▸ Task requirements
Repeat the data in full. Drop every picture.

▸ Dataset section
==================================================

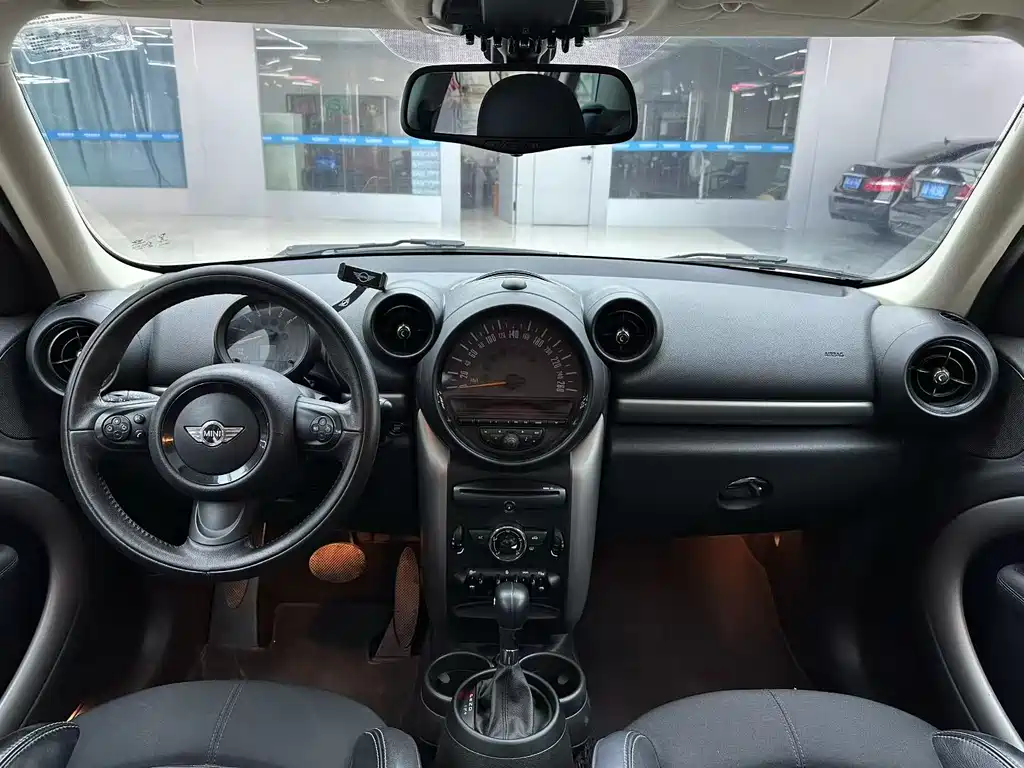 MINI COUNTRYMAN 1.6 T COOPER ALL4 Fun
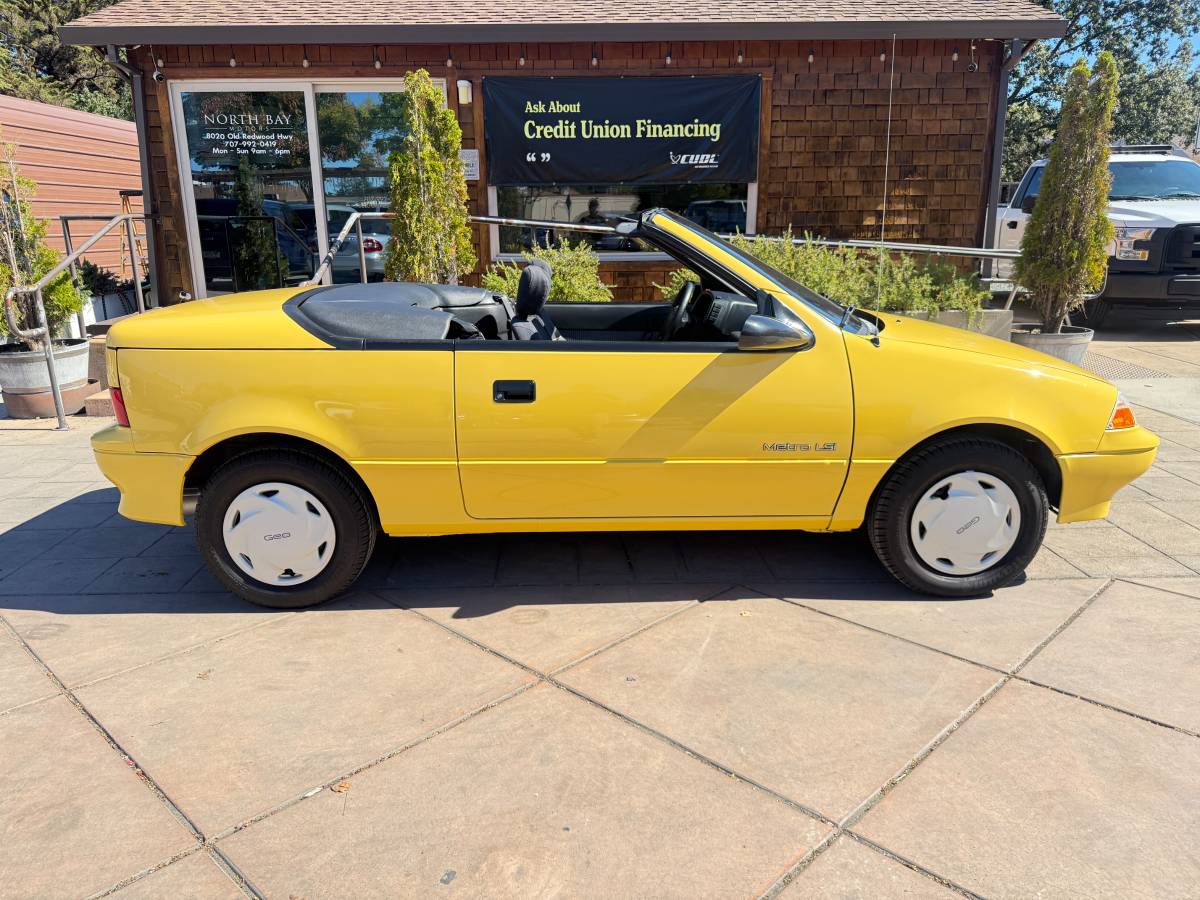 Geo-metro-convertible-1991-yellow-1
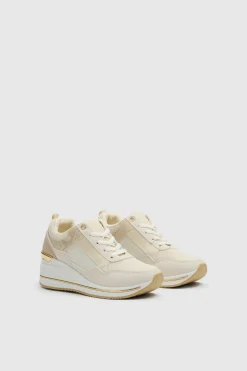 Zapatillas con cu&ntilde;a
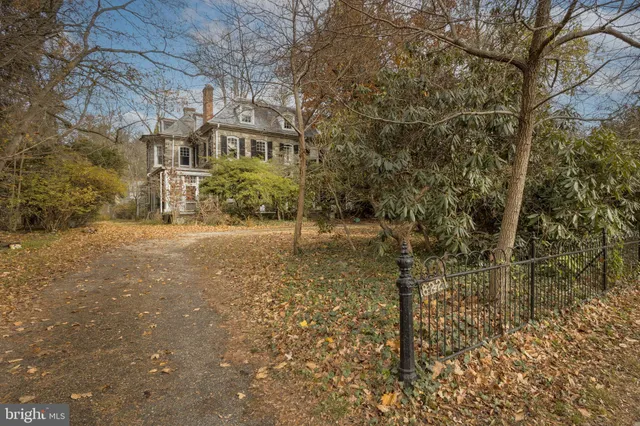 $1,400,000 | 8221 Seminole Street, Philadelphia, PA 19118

==================================================

▸ Written response
 MINI COUNTRYMAN 1.6 T COOPER ALL4 Fun
 Geo-metro-convertible-1991-yellow-1
 Zapatillas con cu&ntilde;a
 $1,400,000 | 8221 Seminole Street, Philadelphia, PA 19118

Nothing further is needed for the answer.